Friday, March 4, 2022

Photography: "Tiny: Streetwise Revisited" by Mary Ellen Mark

 Photography: Tiny: Streetwise Revisited by Mary Ellen Mark, 2015, 9781597112628.

Mark is the photographer who took photos of street kids in Seattle and published them in LIFE in 1983. Tiny (Erin) was a focal point of the article, and then a center of the film made by Mark's husband, Martin Bell. Mark kept in touch with Tiny and other street kids over the years. She returned to Seattle for at least funeral and photographed Tiny's first of ten labor and deliveries.

Mark met Tiny when she was a 13-year-old street kid with an alcoholic mother. Tiny left school and worked as a street prostitute (It is inaccurate to you call a 13-year-old a prostitute. I cannot think of another way to phrase it.). Amazingly, Tiny - now Erin - was still alive in 2014 when this was published. A follow-up film, Tiny, came out in 2016. 

Her survival is amazing because she was a freaking street kid. Count up all the dangers of living as a homeless and parentless child on the street. Then add in the fact that Erin was a sex worker and also working when the Green River Killer was killing prostitutes year-round.
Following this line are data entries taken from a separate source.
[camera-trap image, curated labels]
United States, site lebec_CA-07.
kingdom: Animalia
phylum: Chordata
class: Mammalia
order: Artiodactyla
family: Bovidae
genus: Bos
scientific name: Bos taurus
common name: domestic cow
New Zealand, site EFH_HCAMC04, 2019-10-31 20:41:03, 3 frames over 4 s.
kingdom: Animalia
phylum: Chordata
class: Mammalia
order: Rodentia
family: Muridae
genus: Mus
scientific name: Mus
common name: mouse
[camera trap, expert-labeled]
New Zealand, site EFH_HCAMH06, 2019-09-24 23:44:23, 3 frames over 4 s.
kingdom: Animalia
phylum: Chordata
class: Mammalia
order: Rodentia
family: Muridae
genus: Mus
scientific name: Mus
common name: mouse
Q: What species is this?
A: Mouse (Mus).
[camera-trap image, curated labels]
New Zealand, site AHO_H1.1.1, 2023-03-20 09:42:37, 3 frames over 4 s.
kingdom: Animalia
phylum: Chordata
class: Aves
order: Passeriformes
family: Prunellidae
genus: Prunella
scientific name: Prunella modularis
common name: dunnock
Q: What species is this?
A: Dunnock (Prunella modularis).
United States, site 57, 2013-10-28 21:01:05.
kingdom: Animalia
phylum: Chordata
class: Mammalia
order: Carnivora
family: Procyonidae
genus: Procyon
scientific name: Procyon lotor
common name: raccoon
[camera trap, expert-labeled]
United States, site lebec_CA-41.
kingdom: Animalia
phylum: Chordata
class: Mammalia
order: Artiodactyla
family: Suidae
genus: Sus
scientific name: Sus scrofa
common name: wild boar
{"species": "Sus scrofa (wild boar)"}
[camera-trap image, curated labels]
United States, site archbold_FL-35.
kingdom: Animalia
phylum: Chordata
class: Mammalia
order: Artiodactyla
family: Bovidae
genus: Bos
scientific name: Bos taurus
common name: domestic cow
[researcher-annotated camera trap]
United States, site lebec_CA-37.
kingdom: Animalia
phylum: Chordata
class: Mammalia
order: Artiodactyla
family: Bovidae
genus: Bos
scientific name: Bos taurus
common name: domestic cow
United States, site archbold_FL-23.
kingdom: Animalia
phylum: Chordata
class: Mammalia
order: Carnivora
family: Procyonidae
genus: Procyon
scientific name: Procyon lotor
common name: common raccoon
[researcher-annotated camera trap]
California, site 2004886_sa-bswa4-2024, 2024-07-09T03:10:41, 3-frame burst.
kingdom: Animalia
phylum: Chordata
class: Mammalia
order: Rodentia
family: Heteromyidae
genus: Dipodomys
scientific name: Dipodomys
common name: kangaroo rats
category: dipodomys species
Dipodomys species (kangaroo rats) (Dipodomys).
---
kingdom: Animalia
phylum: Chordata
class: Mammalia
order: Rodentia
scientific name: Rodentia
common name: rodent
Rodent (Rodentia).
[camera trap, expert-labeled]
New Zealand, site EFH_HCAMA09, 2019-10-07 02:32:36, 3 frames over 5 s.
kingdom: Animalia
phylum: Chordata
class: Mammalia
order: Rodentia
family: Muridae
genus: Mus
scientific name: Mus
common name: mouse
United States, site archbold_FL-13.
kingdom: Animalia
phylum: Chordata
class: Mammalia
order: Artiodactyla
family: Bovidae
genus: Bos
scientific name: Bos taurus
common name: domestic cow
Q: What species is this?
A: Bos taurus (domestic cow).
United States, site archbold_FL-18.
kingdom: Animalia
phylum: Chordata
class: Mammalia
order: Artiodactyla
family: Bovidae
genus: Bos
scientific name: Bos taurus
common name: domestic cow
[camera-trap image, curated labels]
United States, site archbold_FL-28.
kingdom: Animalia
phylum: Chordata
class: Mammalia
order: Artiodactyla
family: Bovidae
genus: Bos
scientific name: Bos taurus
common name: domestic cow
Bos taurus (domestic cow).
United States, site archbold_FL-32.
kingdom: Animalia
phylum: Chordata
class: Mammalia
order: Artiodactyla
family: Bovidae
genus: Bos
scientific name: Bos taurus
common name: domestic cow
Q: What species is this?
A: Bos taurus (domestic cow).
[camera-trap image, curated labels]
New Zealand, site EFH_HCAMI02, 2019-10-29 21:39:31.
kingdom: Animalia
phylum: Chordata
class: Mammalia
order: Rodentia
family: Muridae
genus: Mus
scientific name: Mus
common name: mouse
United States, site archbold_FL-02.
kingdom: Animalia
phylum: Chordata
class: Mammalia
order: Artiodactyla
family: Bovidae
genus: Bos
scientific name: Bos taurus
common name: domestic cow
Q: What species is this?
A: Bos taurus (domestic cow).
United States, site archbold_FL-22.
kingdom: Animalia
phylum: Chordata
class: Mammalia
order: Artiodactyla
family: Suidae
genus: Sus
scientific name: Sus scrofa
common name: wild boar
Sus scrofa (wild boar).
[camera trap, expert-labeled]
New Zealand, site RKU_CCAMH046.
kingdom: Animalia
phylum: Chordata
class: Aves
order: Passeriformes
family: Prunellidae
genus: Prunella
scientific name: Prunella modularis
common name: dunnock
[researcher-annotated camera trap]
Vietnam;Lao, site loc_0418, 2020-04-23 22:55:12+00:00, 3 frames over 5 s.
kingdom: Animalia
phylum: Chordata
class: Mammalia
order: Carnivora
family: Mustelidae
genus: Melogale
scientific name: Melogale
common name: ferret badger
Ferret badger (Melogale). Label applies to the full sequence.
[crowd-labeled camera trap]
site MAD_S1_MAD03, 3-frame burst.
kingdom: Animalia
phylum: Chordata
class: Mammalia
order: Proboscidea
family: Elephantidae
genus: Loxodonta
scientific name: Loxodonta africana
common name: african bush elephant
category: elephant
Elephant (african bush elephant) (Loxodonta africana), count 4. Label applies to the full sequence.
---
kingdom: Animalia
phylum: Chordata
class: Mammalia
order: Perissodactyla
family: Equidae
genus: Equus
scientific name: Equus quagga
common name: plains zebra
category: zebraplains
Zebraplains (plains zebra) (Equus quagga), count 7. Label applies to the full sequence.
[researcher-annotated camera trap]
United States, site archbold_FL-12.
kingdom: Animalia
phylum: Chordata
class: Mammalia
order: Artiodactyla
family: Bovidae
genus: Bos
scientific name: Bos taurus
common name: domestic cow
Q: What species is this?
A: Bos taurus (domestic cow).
The book is a collection of photos from 1983 to 2014. Erin and her growing family are the focus. At one point Erin is married. Her oldest son becomes a father. Erin cries and smokes cigarettes. Erin hugs her children and teeny-tiny dogs. Quotes throughout from the children and Erin.

This is a very, very brief look into a woman's life. Only a few shots covering 20 years. A damn impressive woman to raise 10 children after being a teen parent, never finished school, no parental example to follow, survived a crack and heroin addiction, and has likely never left poverty. 

Comments:

1. I read the book by the lead Detective in the Green River Killer case. He went on to become Sheriff and then elected to other political offices. He also wrote very respectfully of the murder victims. He never called them hookers, he also addressed them by the work as prostitutes. A single word change made a great difference in how I thought about them and their work.

2. Looked it up. Chasing the Green River Killer by Dave Reichert. He was in Congress.